はたして、協会相手に対決を挑んだ貴乃花親方の信念は成果なしだったのか。
「騒動直後となる初場所は5日目からは白鵬(32)、6日目からは稀勢の里(31)と横綱が相次いで休場した。さらに、モンゴル出身の照ノ富士(26)、阿武咲(21)、栃煌山(30)など、十両以上の休場は再出場者を含め11名。戦後6番目にケガの多い場所となった」(相撲担当記者)
途中休場で2横綱を欠いたとはいえ、それでも見るに値する場所でもあった。
「白鵬が横綱相撲としては見苦しいと批判の多かったかちあげ、張り差しを封印し、持ち味を出せないまま自滅したのは印象的でしたが、それ以上に、このケガ人の多さはガチンコ相撲が増えたことを証明している。当たりの強い取組が新たな相撲ファンを虜にしたとも言えます」(角界関係者)
たび重なる不祥事が噴出したにもかかわらず、連日満員御礼が続いたのは、迫力ある取組をファンが支持したことに他ならない。
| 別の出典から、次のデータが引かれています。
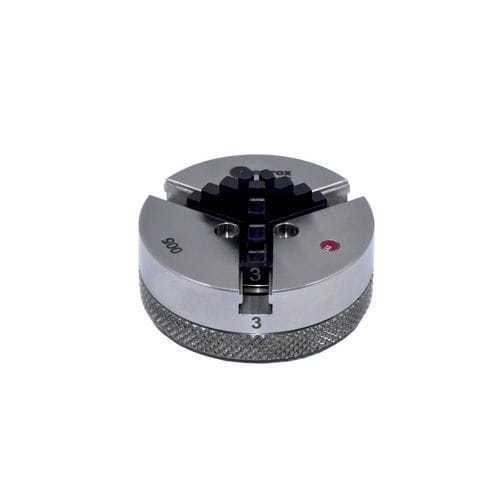 精密ワークピースクランプチャック - ZK 45 Mini - Maprox AG - 3爪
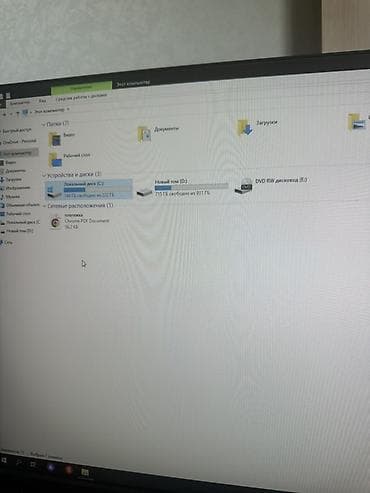 ноутбук hp victus: Компьютер, ядер - 2, ОЗУ 8 ГБ, Для работы, учебы, Б/у, Intel Core i3, Встроенная видеокарта, HDD — 3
前出・角界関係者が語る。
「一世を風靡したモンゴル勢は暴行事件を受けガタガタ。代わって平幕優勝を遂げた栃ノ心(30)が場所を盛り上げましたが、実はこれまで、白鵬には25戦全敗、鶴竜(32)には1勝21敗とモンゴル勢を極端に苦手としてきただけに、一部では“モンゴルの犬”と嘲笑されていた。場所前に星回しをするモンゴル互助会を毛嫌いしていた貴乃花親方にとっては、理事選の結果はともあれ、明らかな人情相撲が鳴りを潜め、土俵の上は目指す相撲道に近づきつつあるのではないでしょうか」
理事長の椅子は遠ざかったとしても、貴乃花親方が得たものも多かった、とも言えるのだ。